July 04, 2008
I know, it's ridiculous, but it's what my Mother, Daisy, always called me and my cousins when we had teeth missing.
It's a childhood rite of passage we all go through: losing teeth.
For some it's probably more tramautic than others. I remember my Nana, telling me that if I didn't hurry up and lose the tooth on my own (I was probably whining and carrying on) that she would tie a string around the tooth, attach the other end of the string to a doorknob and proceed to slam the door (taking the tooth with it).
Luckily for my sanity, I don't think she ever resorted to doing that, but I distinctly remember that conversation.

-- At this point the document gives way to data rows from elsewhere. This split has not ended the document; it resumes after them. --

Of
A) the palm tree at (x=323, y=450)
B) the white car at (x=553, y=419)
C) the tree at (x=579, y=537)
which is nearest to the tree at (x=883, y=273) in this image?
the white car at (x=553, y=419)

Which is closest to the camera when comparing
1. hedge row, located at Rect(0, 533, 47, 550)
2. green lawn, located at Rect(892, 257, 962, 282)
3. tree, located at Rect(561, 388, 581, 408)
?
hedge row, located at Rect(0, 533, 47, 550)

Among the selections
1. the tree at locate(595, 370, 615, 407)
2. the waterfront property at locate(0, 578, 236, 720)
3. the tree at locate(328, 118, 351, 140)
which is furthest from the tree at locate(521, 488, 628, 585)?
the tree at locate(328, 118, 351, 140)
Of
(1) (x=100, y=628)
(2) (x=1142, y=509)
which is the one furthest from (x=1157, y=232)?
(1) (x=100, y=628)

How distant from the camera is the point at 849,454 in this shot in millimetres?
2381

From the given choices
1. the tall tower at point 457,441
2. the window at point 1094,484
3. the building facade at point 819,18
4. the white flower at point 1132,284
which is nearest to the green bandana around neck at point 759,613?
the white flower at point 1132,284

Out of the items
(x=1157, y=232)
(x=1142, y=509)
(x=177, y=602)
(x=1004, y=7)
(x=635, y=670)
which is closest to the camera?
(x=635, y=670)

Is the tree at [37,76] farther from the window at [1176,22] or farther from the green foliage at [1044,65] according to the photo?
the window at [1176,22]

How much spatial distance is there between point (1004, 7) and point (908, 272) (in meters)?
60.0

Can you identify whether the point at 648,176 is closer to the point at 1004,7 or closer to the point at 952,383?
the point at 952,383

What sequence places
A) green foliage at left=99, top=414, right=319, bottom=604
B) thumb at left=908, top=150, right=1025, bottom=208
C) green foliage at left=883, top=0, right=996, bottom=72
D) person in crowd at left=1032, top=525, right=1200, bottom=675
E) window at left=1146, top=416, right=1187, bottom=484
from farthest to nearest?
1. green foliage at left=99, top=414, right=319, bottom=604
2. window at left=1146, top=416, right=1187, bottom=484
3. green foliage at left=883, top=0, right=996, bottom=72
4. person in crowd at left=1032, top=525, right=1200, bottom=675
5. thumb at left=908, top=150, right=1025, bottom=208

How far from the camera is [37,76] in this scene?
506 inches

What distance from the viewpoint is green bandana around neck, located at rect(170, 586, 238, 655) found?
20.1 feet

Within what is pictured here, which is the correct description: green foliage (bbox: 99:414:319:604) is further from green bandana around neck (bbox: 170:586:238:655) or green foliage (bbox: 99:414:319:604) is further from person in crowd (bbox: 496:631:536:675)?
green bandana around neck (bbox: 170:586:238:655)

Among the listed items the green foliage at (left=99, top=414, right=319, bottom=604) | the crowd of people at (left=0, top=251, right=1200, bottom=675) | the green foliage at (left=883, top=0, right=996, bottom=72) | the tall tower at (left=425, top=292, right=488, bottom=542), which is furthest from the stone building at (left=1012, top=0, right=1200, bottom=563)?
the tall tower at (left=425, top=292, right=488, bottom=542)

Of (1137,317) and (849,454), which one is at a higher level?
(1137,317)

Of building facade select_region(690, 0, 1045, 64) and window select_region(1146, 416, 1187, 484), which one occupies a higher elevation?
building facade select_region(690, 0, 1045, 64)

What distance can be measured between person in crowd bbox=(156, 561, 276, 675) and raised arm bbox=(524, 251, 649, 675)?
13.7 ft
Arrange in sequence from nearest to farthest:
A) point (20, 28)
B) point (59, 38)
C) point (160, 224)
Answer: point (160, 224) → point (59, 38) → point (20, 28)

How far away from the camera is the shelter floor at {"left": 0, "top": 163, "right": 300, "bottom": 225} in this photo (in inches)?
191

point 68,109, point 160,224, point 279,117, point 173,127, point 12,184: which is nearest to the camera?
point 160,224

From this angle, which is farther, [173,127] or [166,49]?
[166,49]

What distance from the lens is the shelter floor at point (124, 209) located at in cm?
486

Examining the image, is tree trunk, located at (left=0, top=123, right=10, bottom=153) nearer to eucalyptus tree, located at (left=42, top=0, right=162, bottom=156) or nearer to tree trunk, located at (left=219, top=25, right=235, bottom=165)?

Chrysanthemum has been telling me for weeks that she had a loose tooth. I didn't believe it; I thought she was a tad too young for her teeth to start falling out. Well, she must've been right, because today, she lost her first tooth. It took a bit of coaxing to come out, in the end, I had to wrap a napkin around my fingers and give it a good yank. She looked a little surprised when it happened; not hurt, just bewildered. She wanted the Tooth Fairy to be notified right away that the tooth had come out and inquired about what she should expect (i.e., greenbacks). Marigold quickly informed her that the Tooth Fairy was limited to leaving one $1 dollar bills per tooth. I only smiled at that - Marigold always plays the Tooth Fairy.
Of course, I got a little misty at the realization that my baby, my youngest child, is in fact, growing up. I get this realization over and over again a few times a year. And each time, I admit, I get a little weepy.
Whenever the waterworks start, Marigold looks at me like I had just better get over it.